Bongo Joe waved ‘hello’. He was a wiry little Rasta man with smiling eyes. His locks were tucked into a knitted tam. He showed me into a home whose rooms were furnished with a few mattresses on the floor, an old antique globe, and an old unplugged refrigerator being used, with its doors open and absent of ‘current’ to cool its shelves, for simple storage.
“Give thanks.” Our host offered the traditional Rasta greeting. He bid me sit on a bag of fertiliser. I asked him his name. “My name Bongo.” He paused. “My other name – my Babylon name – it’s Gilbert Powell.” He chuckled gently, and then he told me his tale.

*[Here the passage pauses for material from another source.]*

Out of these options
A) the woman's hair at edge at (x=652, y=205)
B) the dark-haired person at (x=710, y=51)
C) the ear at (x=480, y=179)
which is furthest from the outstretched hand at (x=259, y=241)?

Born here in Brown’s Town, he had adopted Jah as lord in the late 1960s and taken his nom de Rasta around the same time he “met a lady from up in the hills.” The said lady was from Nine Miles. It was in renting a house there, from Bob Marley’s aunt, that he got to know the local kid who always made time, Bongo Joe said, to drive his Land Rover up from town and, tending to one of the family plots, to fill his jeep with “plenty punkin and yam.”
Bongo Joe was a trusted fellow Rasta in the rural homeplace where Marley returned, even after growing world famous, “when him want to relax hisself.” The men became close and when the end came, Bongo Joe was there. The hearse that carried the Gong up from the capital, he said, had broken down around the town of Ewarton; Bob’s bredren, following in one of the departed’s trucks, slid his coffin from one carrier into the next.
They continued into St. Ann’s and, once they reached Nine Miles, slid the box containing Bob’s battered body and his Gibson guitar out of the pickup’s bed and into his marble tomb, without remembering, some said later, to turn the coffin around again. No one knew for sure.
But the prospect that “Bob went in wrong way” set the stage for the secret drama in which Bongo Joe, who worked with the Marley family and served as a tour guide at Zion for years, played his crucial role.
“We always tell people,” he recalled, “that Bob Marley head face east, face the star.” The heads of the dead, in Jamaica, must face the rising sun. Tombs on the island, no matter their context, are angled that way. It matters. “But we never sure,” Bongo continued. “And then Bob mother and him lawyer start having dreams. Having dreams that Bob not happy in him tomb.”
“They thought he was faced the wrong way?”
“Yeah mon. So, one day, Bob brother Richard, he say, “Bongo. Come up here.”” Up by the tomb, Bongo found Bob’s brother standing with their mother and a robed priest from the Ethiopian Orthodox Church. “”We need to get in there,” Richard say. “We need help to dig Bob out. We need to turn him round.”
Bongo, there on his porch in Brown’s Town, lifted a pantomime hammer and chisel. “So I start to dig. Dig and dig and dig and dig. The whole of me face white up. Dust flying in me nose. I couldn’t leave it, cause they wanted me to do it. So I dig and dig.”